__La tarea__. Según el fragmento sobre la guerra de Siria, ¿desde hace cuánto tiempo asedian las fuerzas kurdas del FDS el último reducto del Estado Islámico?

__Fragmento seleccionado__.
════════════════

JUAN CARLOS SANZ / Foto: OMAR
HAJ KADOUR AFP
La guerra de
Siria languidece desde el pasado otoño, sin que las fuerzas gubernamentales
hayan logrado avances. Las llamaradas del único frente activo reverberan en
Baguz, en la frontera iraquí del valle del Éufrates, donde fuerzas kurdas del
Frente Democrático Sirio (FDS) aliadas de Estados Unidos asedian desde hace cinco semanas el
último reducto del Estado Islámico (ISIS, en sus siglas inglesas).
Centenares de
yihadistas tachados de combatientes suicidas resisten todavía en un territorio
rural perforado por túneles y sembrado de minas. Los temerarios peshmergas —“los
que afrontan en pie la muerte”, en kurdo— mantienen la distancia. Decenas de
miles de civiles han abandonado el enclave rumbo a campamentos de
identificación desde comienzos de año, entre ellos viudas extranjeras de
milicianos caídos con sus hijos en brazos y esclavas sexuales de la minoría religiosa yazidí.

════════════════

__Material proporcionado__.
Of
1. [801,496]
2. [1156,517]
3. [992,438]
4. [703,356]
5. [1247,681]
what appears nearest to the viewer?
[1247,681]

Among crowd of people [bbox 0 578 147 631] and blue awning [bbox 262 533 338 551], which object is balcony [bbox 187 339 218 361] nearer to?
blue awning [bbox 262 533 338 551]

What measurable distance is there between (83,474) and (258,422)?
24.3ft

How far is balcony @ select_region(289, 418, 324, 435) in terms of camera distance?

════════════════

__Solución del ejercicio__. Desde hace cinco semanas.